What they forgot to mention --- it has drastically undercut user privacy.
Your phone number is personally identifying/privacy destroying info. Never provide your phone number if you have any expectation of privacy.
But on second thought, never use Google if you have any expectation of privacy. Their entire business is built around destroying user privacy for profit --- and this is just the latest example.
Google's 2FA auto-enroll uses your installed phone apps. For example, if you have the Google app on your phone connected to your account, you're auto-enrolled. From what I understand, you don't need to give your phone number (but I believe you now need to give a phone number when signing up for a new Google account)
Is 2FAing everything in our life really the way to go? I'm 2FAing so many times each day -- work, email, entertainment, banking, etc. And if you ever change an element of your life, like moving to a new house, it's bonkers for a few days.
1FA with U2F is viable for most people.
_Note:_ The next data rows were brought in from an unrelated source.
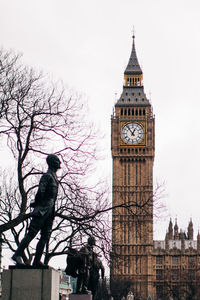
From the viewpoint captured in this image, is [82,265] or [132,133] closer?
[82,265]

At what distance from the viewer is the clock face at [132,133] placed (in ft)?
323

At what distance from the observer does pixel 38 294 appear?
12.7 m

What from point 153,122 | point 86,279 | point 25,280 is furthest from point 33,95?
point 153,122

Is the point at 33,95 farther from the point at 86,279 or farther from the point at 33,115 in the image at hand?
the point at 86,279

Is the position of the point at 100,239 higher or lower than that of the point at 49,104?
lower

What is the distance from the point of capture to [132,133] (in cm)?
9925

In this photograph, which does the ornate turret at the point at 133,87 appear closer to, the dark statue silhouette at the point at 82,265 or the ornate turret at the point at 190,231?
the ornate turret at the point at 190,231

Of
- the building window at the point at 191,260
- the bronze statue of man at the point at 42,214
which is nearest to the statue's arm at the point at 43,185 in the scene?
the bronze statue of man at the point at 42,214

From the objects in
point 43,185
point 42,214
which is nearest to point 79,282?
point 42,214

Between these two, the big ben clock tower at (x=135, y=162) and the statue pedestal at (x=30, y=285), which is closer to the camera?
the statue pedestal at (x=30, y=285)

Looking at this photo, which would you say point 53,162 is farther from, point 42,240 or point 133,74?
point 133,74

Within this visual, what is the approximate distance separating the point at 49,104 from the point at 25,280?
6665mm

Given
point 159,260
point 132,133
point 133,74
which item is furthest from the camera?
point 159,260

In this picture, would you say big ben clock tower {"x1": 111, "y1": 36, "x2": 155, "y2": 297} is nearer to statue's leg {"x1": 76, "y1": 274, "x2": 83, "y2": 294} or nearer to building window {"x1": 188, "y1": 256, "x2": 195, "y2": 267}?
building window {"x1": 188, "y1": 256, "x2": 195, "y2": 267}
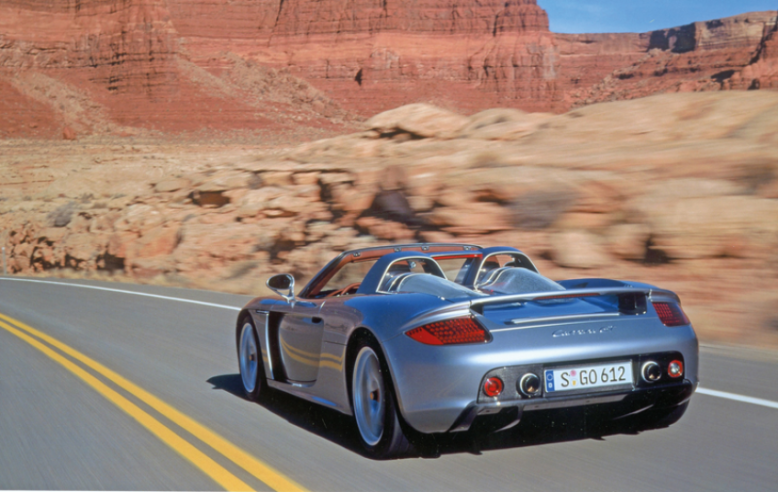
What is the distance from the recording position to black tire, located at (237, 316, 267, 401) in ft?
19.3

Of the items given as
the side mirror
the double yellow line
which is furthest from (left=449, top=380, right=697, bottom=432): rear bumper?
the side mirror

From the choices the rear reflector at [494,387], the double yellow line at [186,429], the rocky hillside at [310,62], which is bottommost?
the double yellow line at [186,429]

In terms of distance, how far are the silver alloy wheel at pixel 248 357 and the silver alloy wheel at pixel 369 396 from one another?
168 centimetres

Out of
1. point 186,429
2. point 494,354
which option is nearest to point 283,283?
point 186,429

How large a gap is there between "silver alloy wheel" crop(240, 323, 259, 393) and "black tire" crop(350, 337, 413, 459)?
1.64 metres

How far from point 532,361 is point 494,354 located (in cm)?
18

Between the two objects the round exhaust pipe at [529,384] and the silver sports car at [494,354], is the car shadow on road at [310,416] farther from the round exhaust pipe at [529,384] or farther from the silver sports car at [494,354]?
the round exhaust pipe at [529,384]

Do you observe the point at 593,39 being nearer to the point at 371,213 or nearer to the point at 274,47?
the point at 274,47

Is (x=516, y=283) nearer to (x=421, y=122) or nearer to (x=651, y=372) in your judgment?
(x=651, y=372)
Same risk profile as the security of your house, car, safety deposit box, credit card.
A distant second is push notification login, but it has a lot of drawbacks including users allowing every time they get a notification and compromised phones. Just not SMS! Or sending links/tokens by email.
Most people accept that their houses are accessible via a single physical key that - in reality - is mostly security theater as 10 minutes of lock picking lawyer will yeild favourable results depending on your motivation.
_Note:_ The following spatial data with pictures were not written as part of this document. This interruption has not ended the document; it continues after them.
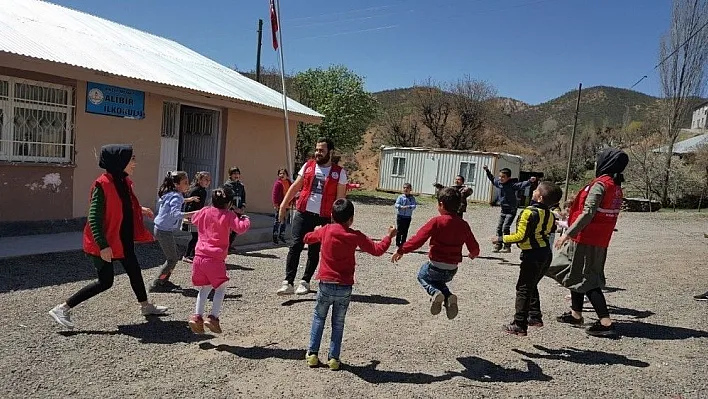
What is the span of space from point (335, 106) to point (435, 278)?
21.3 meters

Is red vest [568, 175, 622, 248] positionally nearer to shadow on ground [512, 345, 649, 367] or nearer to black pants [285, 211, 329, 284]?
shadow on ground [512, 345, 649, 367]

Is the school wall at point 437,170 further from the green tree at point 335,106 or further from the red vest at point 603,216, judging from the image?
the red vest at point 603,216

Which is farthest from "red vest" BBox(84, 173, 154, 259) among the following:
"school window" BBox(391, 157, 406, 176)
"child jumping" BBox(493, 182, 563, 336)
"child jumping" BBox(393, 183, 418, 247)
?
"school window" BBox(391, 157, 406, 176)

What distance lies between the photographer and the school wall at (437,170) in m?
27.0

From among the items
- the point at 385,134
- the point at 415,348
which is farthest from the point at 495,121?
the point at 415,348

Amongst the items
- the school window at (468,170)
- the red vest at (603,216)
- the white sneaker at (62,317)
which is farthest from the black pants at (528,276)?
the school window at (468,170)

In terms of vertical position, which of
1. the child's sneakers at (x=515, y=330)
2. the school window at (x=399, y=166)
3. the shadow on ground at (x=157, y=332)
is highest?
the school window at (x=399, y=166)

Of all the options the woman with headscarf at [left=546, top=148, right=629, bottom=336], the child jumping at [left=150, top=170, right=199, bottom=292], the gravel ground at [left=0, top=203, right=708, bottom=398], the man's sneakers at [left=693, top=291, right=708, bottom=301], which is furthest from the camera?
the man's sneakers at [left=693, top=291, right=708, bottom=301]

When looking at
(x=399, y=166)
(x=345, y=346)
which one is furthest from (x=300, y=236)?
(x=399, y=166)

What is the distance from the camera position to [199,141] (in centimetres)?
1273

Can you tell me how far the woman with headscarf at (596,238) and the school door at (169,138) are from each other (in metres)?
8.33

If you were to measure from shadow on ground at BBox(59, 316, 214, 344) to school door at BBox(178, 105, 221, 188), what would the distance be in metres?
7.72

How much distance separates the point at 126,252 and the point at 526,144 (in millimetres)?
59158

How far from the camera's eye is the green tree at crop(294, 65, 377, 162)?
82.9ft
And 2FA does not represent the real world. If you lose your house key, you may need a new door, or perhaps a skilled locksmith can make your day a lot less worse.
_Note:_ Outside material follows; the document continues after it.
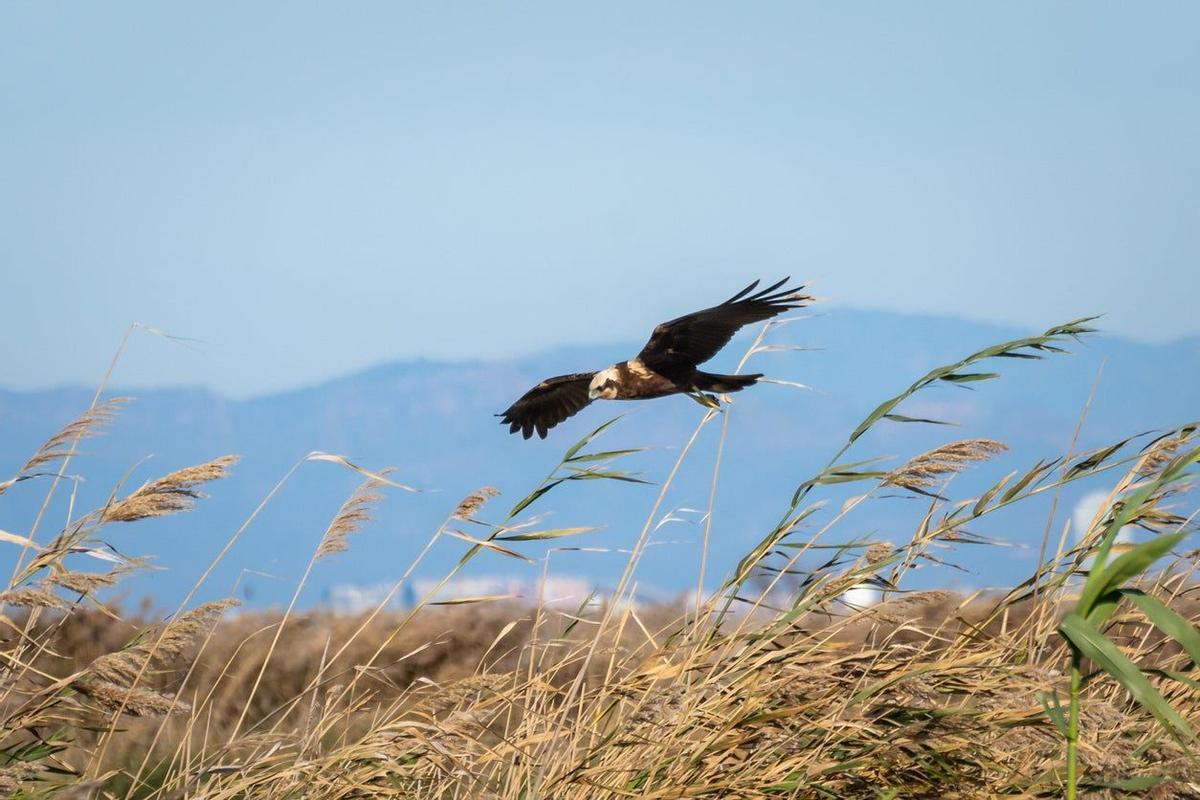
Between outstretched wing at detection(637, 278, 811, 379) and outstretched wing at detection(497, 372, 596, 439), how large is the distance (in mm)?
866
Yet, in the digital sphere, if you lose your 2FA (or backup codes) your account is lost, forever. There is no "digital locksmith". I dare anyone to test this by losing their "key" and attempting to regain access, there is no other human on earth you can physically contact, especially with Google.
Let me ask anyone here: you've invested over 10+ years of your life working for your house or car. You get a single set of keys. The terms and conditions state if you ever lose your keys you will be locked out, without recourse, forever.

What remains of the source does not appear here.